# Campgrounds In Florida



## z-family (Oct 2, 2004)




----------



## johnp (Mar 15, 2004)

Gas is always the biggest cost but oh well. In the Orlando area we always stay at Tropical Palms in one of the supersites close to the pool.

John


----------



## j1mfrog (Jun 6, 2004)

Very Cool Florida State Park Near Orlando

Try this place if you like state parks and want to stay near Orlando.


----------



## johnp (Mar 15, 2004)

I went there with freinds(locals) to the springs and walking trails BEAUTIFUL !! never got to see the campsites.Kind of a local secret.

John


----------



## z-family (Oct 2, 2004)




----------



## 76 cougar (Jan 30, 2005)

z-family said:


> Hello Outbackers...We are planning a trip to Florida from Northern Michigan, about 2,700 miles round trip. With the gas prices going up, about half of our trip cost will be gas
> 
> 
> 
> ...

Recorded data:
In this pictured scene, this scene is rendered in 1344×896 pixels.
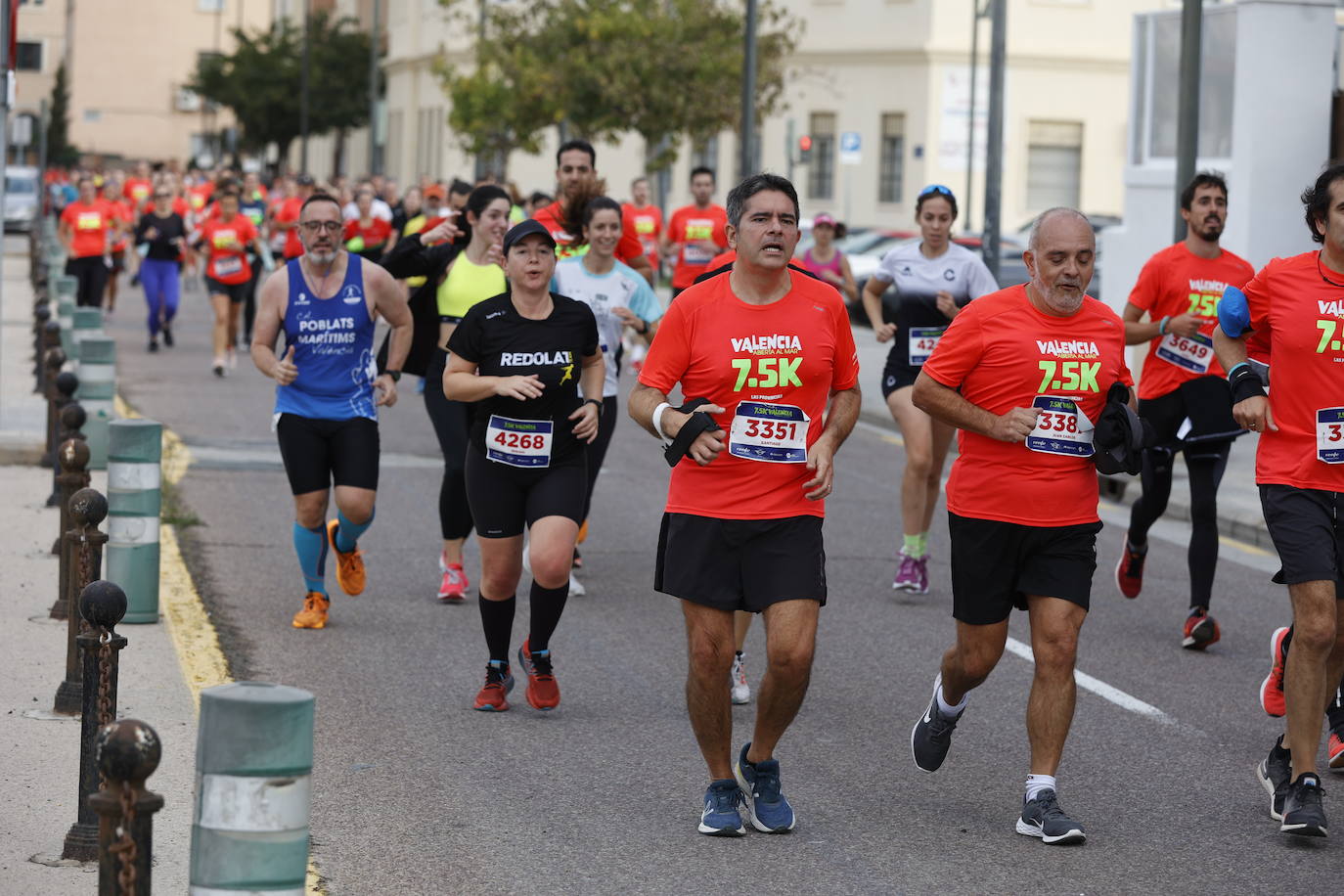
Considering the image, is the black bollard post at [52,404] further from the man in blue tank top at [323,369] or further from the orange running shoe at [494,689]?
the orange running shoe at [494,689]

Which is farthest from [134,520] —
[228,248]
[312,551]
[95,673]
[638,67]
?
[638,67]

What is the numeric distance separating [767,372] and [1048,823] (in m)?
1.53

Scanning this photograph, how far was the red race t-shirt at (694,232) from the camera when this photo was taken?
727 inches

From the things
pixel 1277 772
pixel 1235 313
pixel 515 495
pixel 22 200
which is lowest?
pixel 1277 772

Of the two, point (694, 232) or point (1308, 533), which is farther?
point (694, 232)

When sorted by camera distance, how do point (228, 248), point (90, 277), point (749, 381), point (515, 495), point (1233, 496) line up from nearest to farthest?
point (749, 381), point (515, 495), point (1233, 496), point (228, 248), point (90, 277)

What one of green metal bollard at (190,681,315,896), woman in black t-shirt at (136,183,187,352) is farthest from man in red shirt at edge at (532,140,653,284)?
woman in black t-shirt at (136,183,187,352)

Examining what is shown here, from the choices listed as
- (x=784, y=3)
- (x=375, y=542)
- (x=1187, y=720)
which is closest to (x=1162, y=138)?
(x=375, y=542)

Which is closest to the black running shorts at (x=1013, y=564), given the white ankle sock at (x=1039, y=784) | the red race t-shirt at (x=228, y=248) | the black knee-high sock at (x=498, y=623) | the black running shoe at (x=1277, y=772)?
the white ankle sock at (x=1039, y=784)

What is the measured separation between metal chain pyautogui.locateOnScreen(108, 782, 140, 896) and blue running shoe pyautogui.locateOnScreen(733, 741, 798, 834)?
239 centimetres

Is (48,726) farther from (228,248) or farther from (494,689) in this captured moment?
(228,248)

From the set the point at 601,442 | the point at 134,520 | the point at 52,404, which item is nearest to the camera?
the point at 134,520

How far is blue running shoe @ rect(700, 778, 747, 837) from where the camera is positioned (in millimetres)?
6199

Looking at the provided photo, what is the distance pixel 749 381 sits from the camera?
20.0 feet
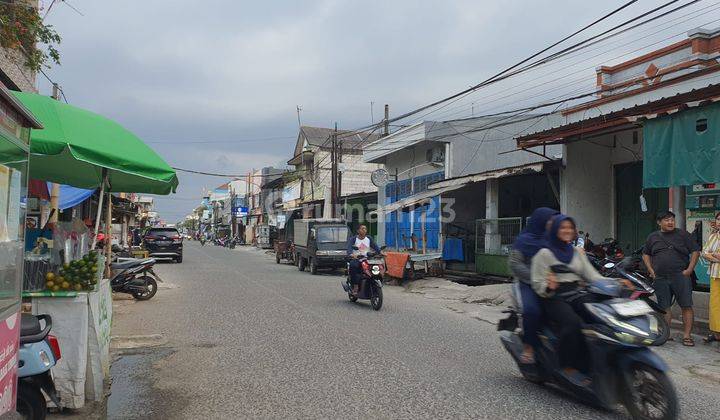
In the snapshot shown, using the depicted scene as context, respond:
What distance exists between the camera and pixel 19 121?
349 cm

# What is required:
Reproduce everything in the Florida campgrounds thread above from "Gas is always" down to "(Jun 6, 2004)", word for word.

# Solution:
Gas is always the biggest cost but oh well. In the Orlando area we always stay at Tropical Palms in one of the supersites close to the pool.

John


----------



## j1mfrog (Jun 6, 2004)